The store manager - let's call her Stacy - buoyed by her streak of good ideas, comes up with another. She thinks back to the company motto- this is not a place where you find every product or brand on earth. She wants to see what the impact would be on store inventories and safety stocks. So she wants to bring down the selection of brands from 4 to 2. By now, each supplier has managed to make deliveries in 4 days (they don't like the price discounts).
She selects the two more popular brands and gives them each 50% of the market share.
The average consumer doesn't know much about printers, so they only want a good one at the cheapest price which Costco ensures, so the overall demand across the ink-jet printer category doesn't change.
1. What is the savings in safety stock with this new model, assuming that all 4 suppliers were delivering replenishment orders in 4 days before this new initiative?
2. Assuming the same holding cost per unit per week as before, and Stacy passes on the cost savings to the customers in the form of price reductions, by how much can Stacy reduce the price of the two products (in $) so she is no better or worse off than before with 4 suppliers delivering in 4 days each.
Due the arrival of a neighborhood Best Buy, Stacy observes the standard deviation of demand across the two printers is higher at 50 units per week.
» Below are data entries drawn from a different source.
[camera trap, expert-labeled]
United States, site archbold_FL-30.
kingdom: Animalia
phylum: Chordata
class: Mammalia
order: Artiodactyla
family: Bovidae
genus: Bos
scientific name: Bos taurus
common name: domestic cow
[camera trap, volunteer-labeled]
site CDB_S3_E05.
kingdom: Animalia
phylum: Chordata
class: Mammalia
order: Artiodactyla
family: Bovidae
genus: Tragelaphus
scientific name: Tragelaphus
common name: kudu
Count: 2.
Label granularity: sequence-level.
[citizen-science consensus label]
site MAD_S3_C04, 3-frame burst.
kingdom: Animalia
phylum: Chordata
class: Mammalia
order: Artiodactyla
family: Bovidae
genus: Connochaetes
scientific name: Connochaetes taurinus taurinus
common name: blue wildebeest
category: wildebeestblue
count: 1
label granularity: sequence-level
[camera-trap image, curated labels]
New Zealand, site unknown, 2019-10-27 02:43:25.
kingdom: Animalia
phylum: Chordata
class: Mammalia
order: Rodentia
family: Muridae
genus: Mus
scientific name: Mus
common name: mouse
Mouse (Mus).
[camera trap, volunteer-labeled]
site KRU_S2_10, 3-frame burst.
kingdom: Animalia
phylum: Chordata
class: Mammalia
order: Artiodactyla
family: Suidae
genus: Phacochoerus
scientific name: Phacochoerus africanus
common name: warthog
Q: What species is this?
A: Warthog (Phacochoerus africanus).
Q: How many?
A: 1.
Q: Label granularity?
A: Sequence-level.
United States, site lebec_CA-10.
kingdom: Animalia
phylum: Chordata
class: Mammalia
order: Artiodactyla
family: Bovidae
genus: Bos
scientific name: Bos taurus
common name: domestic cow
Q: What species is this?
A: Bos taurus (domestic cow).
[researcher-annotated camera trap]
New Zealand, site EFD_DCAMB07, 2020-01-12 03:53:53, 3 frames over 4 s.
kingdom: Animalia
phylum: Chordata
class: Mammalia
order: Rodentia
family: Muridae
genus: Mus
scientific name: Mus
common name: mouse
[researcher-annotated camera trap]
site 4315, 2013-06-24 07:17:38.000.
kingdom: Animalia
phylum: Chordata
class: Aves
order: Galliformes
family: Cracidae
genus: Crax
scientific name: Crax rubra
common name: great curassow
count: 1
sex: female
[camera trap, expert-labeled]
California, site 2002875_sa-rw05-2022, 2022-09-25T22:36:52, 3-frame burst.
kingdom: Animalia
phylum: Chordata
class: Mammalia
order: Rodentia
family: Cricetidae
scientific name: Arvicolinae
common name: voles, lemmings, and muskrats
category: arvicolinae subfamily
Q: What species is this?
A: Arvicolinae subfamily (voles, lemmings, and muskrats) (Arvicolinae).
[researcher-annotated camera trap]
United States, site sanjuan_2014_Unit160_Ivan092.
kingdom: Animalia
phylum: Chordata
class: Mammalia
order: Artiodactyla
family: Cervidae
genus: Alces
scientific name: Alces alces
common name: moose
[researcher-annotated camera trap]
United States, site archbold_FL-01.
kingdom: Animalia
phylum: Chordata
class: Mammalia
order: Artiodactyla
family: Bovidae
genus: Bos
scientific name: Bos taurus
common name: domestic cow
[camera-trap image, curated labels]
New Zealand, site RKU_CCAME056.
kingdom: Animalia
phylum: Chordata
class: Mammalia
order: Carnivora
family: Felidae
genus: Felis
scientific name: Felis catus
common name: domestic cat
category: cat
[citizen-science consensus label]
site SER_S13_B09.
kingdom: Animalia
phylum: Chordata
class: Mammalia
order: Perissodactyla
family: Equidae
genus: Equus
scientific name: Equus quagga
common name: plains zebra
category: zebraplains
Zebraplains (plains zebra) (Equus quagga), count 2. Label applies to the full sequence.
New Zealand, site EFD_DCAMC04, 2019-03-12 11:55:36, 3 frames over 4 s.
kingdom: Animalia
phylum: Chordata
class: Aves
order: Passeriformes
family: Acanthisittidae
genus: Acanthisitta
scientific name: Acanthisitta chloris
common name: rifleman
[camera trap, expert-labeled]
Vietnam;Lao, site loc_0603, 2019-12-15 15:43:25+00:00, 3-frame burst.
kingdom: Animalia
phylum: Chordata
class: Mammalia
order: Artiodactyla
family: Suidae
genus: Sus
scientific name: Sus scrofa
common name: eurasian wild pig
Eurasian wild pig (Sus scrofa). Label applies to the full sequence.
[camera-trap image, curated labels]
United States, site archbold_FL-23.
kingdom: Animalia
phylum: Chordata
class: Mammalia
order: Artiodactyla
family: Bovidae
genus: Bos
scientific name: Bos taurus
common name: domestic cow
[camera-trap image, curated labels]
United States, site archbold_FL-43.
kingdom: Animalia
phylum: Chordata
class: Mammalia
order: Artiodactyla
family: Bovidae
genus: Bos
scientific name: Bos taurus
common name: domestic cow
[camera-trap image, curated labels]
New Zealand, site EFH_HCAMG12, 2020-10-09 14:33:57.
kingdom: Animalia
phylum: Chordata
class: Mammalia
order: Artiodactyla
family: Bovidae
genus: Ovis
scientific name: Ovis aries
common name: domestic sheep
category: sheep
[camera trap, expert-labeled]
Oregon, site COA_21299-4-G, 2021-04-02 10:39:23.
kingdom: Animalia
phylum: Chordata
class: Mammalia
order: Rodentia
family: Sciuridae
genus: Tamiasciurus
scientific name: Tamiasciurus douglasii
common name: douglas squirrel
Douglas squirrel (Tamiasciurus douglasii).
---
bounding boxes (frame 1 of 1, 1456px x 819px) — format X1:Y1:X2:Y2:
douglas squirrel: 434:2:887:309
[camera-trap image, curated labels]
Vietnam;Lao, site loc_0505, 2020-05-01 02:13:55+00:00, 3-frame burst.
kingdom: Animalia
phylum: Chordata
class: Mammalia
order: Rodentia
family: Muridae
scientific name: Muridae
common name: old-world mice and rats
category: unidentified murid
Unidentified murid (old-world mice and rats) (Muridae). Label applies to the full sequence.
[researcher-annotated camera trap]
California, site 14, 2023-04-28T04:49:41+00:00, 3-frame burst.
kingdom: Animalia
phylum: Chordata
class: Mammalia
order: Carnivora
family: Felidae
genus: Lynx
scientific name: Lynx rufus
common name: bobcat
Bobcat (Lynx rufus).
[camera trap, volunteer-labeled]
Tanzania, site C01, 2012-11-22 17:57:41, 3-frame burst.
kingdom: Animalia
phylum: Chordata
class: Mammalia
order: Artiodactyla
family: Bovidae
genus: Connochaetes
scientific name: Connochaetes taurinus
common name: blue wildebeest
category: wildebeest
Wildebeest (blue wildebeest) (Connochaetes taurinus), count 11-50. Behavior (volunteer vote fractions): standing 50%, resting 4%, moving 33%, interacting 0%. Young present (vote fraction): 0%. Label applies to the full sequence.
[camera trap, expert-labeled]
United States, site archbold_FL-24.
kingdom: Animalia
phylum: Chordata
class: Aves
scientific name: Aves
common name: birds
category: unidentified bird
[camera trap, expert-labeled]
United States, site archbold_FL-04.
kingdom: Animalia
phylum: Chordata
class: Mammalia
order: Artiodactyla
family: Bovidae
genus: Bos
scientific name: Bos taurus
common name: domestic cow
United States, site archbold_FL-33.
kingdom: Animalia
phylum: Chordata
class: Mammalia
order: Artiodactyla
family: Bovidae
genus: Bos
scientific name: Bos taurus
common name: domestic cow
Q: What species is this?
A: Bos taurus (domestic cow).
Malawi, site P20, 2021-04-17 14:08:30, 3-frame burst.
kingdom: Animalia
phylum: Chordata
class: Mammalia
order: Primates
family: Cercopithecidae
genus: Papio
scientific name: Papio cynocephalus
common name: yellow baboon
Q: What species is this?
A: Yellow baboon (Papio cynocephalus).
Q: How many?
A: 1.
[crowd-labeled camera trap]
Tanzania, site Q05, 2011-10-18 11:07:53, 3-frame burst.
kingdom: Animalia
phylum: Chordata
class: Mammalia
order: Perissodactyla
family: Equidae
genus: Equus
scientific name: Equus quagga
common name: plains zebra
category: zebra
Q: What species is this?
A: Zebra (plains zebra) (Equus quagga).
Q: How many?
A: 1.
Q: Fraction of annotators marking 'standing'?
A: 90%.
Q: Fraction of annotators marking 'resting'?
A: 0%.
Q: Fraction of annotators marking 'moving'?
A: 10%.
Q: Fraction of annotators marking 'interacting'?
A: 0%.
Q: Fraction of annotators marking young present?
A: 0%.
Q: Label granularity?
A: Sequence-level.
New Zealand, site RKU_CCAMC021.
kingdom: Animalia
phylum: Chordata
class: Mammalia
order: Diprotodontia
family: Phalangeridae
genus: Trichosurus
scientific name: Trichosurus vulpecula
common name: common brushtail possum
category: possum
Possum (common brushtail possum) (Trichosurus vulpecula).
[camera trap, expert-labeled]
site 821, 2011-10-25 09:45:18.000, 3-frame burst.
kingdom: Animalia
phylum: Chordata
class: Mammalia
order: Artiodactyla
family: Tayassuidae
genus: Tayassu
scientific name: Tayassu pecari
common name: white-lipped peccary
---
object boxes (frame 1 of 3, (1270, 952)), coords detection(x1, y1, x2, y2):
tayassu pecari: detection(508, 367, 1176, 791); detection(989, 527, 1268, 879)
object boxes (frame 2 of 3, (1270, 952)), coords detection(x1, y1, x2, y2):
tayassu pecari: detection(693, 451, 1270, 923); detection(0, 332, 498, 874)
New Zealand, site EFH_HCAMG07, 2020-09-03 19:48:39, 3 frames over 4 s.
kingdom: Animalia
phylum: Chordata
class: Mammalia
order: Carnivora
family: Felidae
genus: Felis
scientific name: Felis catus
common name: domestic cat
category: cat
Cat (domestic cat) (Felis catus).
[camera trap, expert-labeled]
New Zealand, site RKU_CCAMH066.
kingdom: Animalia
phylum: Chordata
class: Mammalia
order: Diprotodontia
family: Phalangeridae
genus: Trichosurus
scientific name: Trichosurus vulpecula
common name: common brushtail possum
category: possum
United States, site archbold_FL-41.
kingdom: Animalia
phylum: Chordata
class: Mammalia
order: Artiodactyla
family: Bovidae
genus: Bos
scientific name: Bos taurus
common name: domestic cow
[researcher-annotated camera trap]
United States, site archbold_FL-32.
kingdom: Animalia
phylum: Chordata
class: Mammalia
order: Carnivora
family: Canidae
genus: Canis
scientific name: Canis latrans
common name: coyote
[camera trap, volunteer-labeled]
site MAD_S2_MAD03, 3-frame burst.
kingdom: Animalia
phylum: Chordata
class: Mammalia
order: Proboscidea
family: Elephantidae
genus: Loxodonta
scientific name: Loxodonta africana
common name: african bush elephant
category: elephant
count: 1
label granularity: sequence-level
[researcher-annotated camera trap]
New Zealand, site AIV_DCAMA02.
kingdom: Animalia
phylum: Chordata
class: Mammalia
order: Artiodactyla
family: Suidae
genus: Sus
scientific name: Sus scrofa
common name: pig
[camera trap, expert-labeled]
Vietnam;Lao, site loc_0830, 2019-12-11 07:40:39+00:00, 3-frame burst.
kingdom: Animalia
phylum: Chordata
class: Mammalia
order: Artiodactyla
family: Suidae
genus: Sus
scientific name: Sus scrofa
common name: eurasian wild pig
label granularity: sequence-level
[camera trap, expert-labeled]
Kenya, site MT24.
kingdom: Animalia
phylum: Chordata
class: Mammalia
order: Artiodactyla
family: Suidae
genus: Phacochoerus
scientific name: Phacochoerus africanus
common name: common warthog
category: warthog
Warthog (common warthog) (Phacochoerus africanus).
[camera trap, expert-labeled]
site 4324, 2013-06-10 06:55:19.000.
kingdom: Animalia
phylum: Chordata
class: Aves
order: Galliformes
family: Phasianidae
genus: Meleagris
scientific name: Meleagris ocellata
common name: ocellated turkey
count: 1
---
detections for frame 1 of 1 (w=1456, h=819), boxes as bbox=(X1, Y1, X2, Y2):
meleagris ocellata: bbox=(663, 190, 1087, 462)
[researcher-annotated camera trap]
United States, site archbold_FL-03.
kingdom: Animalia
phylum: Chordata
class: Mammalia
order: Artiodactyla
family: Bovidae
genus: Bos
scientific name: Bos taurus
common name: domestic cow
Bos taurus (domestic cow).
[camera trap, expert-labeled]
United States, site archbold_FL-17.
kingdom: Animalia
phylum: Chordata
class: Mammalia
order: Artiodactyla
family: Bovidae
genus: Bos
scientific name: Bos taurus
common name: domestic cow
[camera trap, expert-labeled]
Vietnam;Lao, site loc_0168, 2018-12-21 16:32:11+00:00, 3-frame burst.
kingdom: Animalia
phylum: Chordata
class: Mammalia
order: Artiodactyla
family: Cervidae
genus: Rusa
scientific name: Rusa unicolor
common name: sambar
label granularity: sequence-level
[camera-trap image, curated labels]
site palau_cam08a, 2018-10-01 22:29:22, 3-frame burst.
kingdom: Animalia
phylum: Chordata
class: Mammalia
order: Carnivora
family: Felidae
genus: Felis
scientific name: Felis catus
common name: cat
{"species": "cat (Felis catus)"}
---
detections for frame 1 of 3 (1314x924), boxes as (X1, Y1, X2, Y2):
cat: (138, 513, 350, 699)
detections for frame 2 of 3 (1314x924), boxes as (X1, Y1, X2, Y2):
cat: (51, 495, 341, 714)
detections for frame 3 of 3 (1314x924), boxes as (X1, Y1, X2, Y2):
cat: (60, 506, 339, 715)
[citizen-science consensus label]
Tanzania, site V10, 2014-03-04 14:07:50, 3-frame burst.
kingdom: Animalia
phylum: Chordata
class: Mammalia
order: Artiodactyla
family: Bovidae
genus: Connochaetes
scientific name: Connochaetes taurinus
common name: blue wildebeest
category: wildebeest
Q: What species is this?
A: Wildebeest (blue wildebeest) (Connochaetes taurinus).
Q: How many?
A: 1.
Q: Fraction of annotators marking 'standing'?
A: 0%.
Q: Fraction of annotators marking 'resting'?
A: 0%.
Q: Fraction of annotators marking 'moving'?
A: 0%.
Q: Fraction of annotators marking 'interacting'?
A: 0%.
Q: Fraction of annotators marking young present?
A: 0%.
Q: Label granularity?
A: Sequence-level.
Costco still offers the best price, so average demand is unchanged.
3. But Stacy really (I mean really) dislikes inventory so she refuses to add any more safety stock (relative to II-1 above) to account for the higher standard deviation. She figures as long as she has sufficiently high service level on each printer, it is very unlikely that she will run out of both printers at the same time, so customers still have a good printer to buy. Will she regret her decision not to add any safety stock?
4. What is the lowest service level she can afford on each printer, so she can still enjoy 99% service level at the category level?